(Collected data)
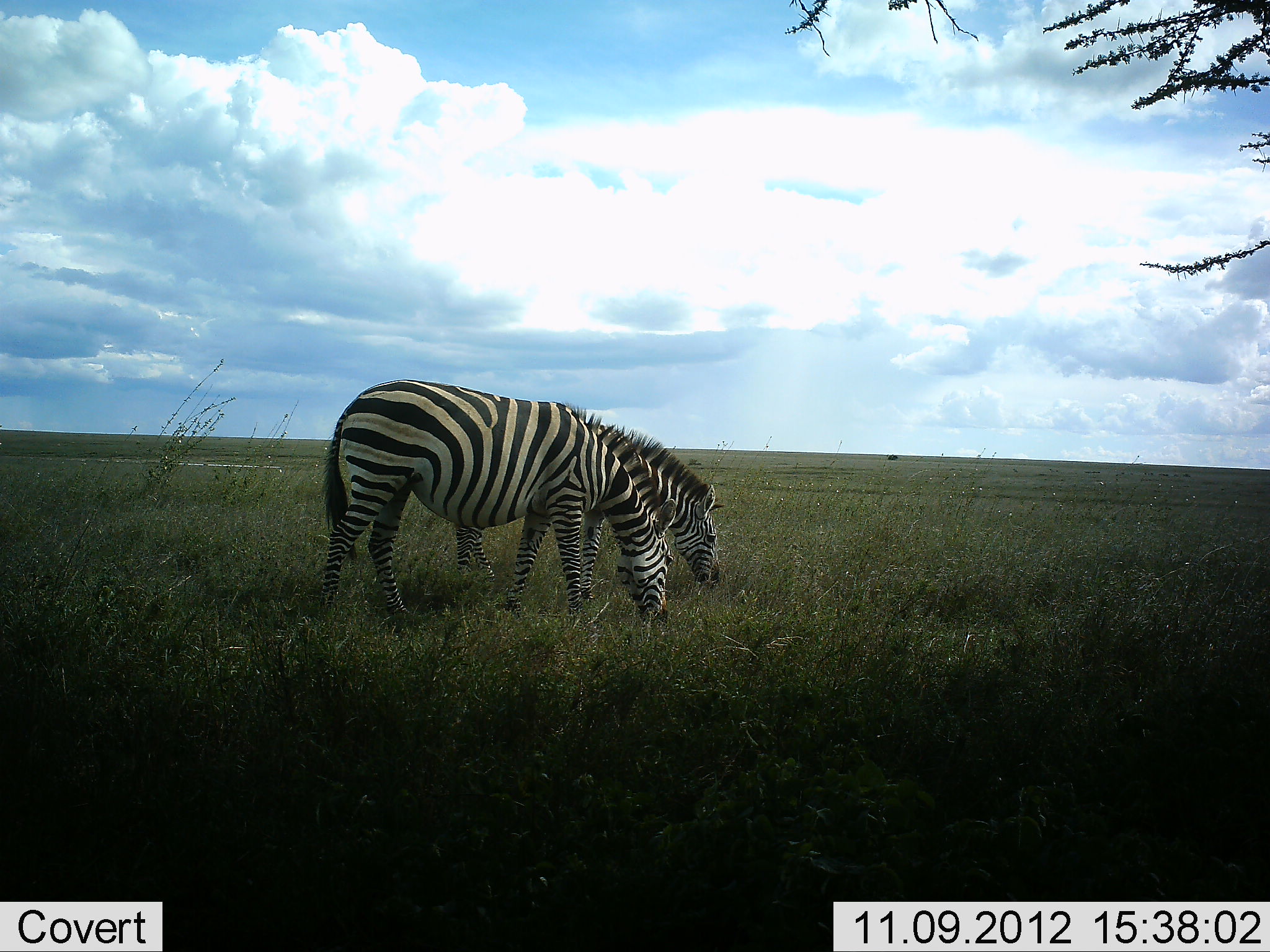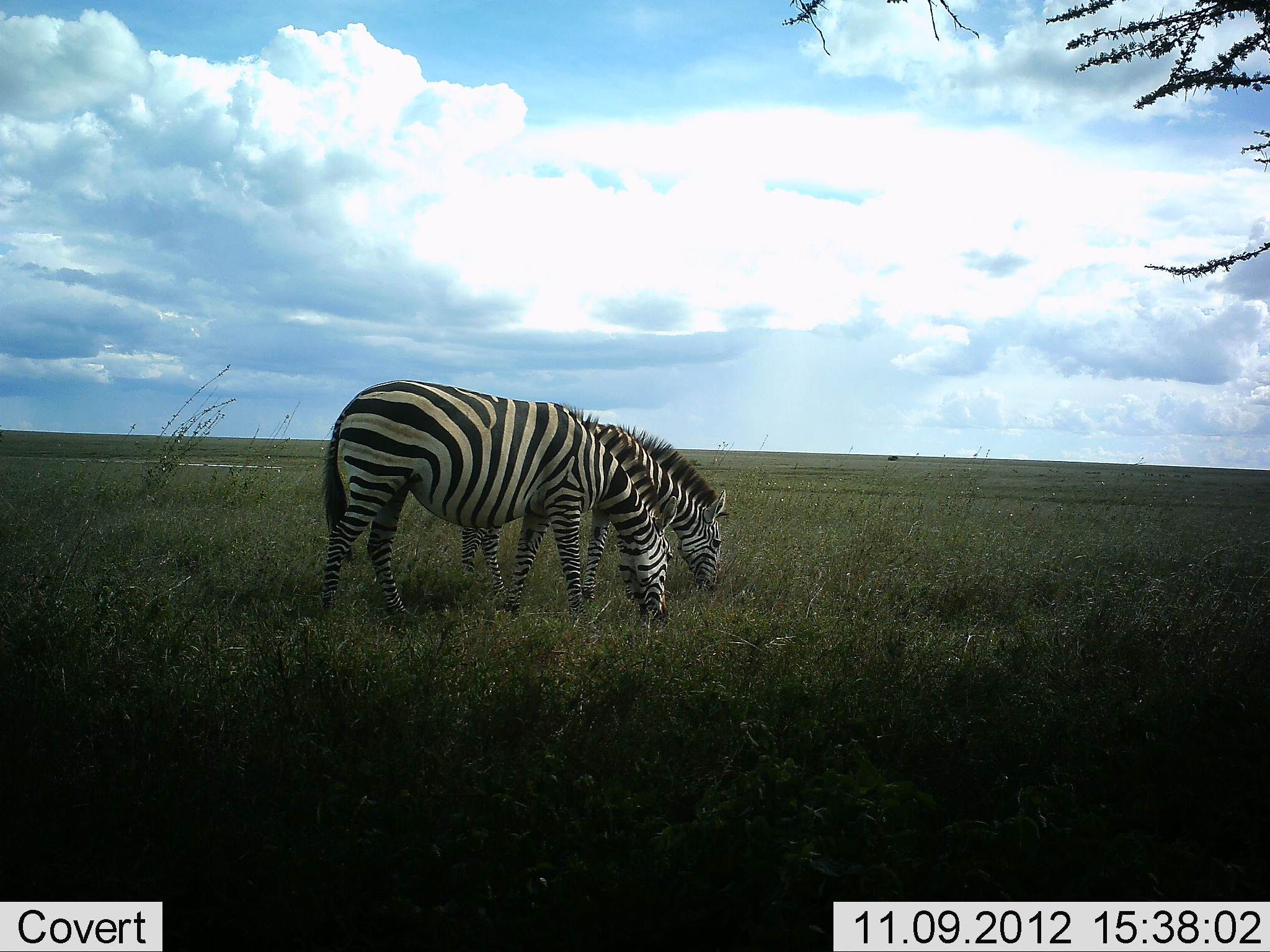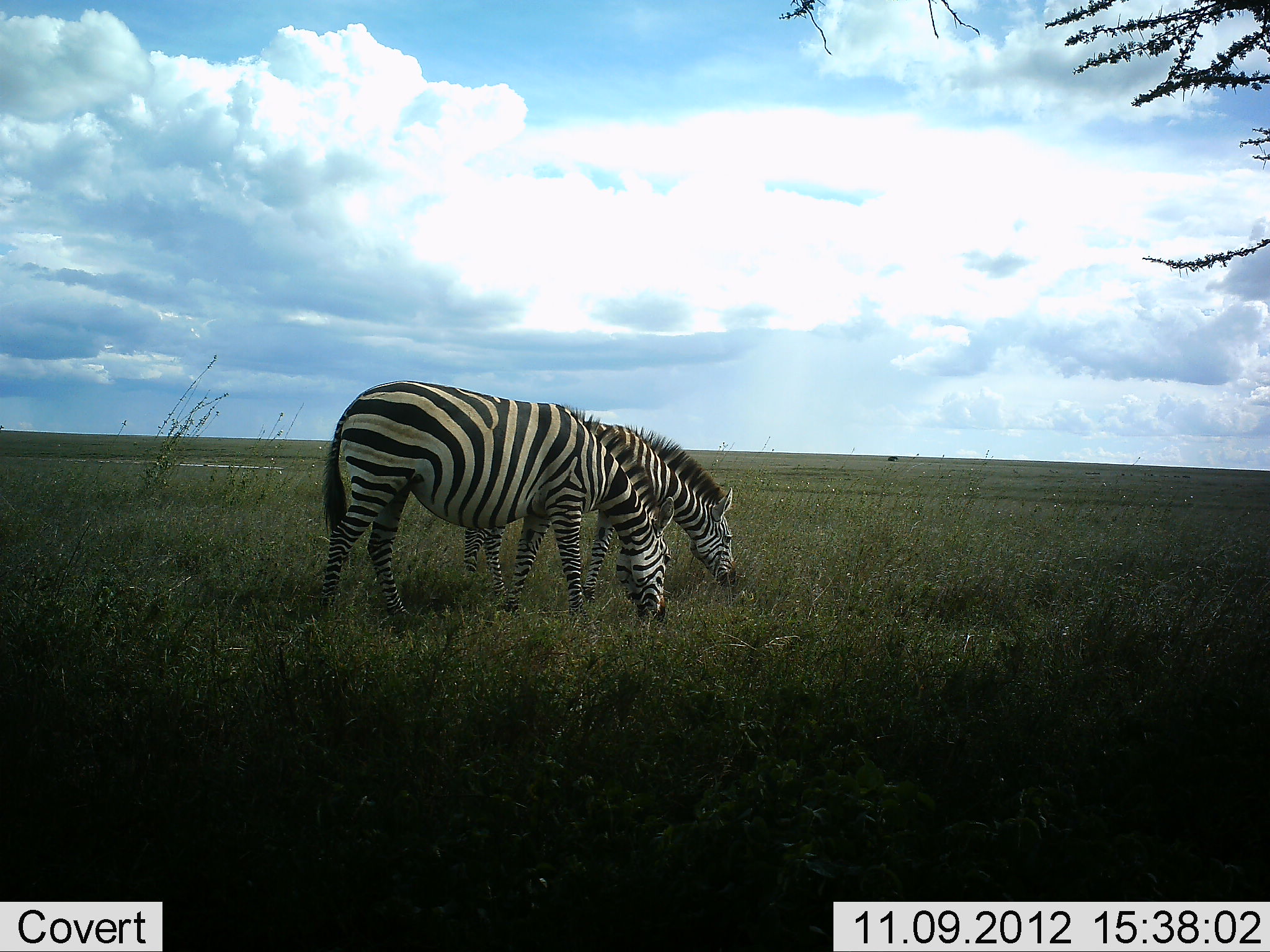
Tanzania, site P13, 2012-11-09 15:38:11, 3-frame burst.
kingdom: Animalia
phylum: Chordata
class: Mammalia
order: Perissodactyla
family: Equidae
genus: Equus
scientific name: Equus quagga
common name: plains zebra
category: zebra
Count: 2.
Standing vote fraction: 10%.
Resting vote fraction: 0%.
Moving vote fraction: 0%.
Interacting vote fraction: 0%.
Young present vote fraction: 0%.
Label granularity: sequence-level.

* * *

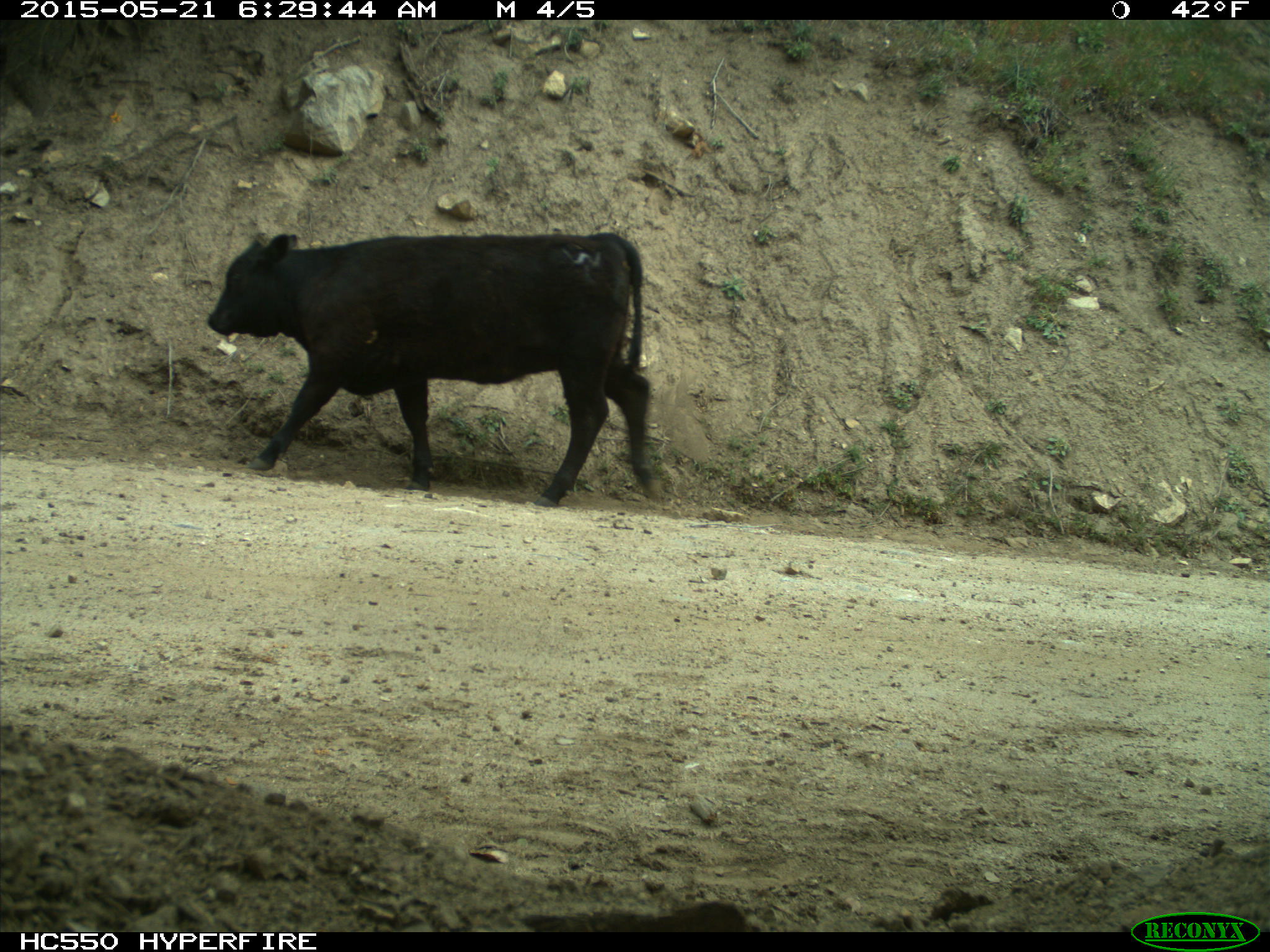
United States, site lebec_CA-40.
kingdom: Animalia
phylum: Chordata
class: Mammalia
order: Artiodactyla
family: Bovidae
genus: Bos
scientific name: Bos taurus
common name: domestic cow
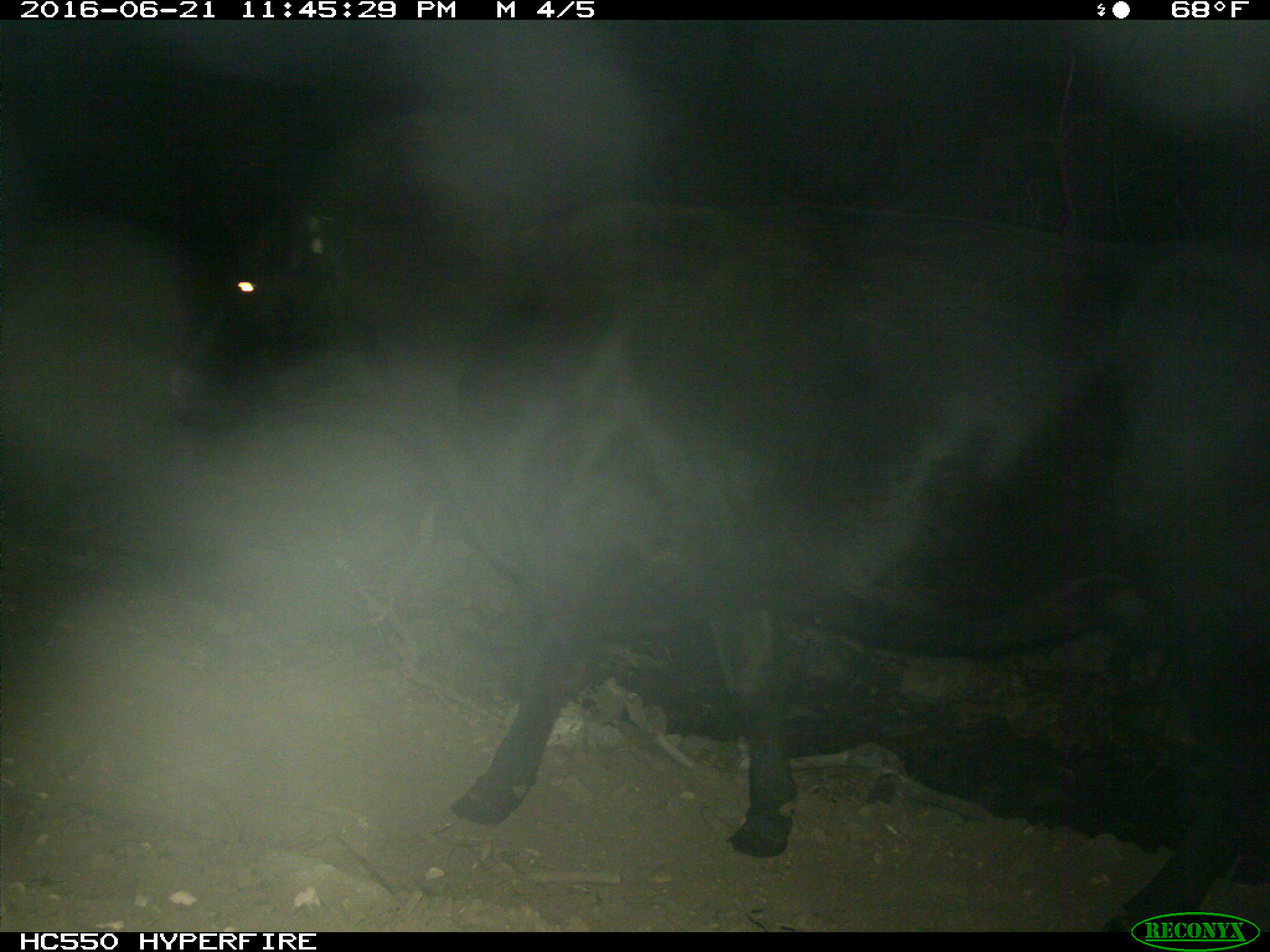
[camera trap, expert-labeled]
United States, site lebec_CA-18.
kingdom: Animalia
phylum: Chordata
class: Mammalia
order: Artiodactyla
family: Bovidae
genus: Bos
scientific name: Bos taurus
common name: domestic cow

● Task description
Please give an exact copy of the entries above, from the line with "Tanzania, site P13, 2012-11-09" down to the line with "Label granularity: sequence-level.", inclusive, and nothing else.

● Finished exercise
Tanzania, site P13, 2012-11-09 15:38:11, 3-frame burst.
kingdom: Animalia
phylum: Chordata
class: Mammalia
order: Perissodactyla
family: Equidae
genus: Equus
scientific name: Equus quagga
common name: plains zebra
category: zebra
Count: 2.
Standing vote fraction: 10%.
Resting vote fraction: 0%.
Moving vote fraction: 0%.
Interacting vote fraction: 0%.
Young present vote fraction: 0%.
Label granularity: sequence-level.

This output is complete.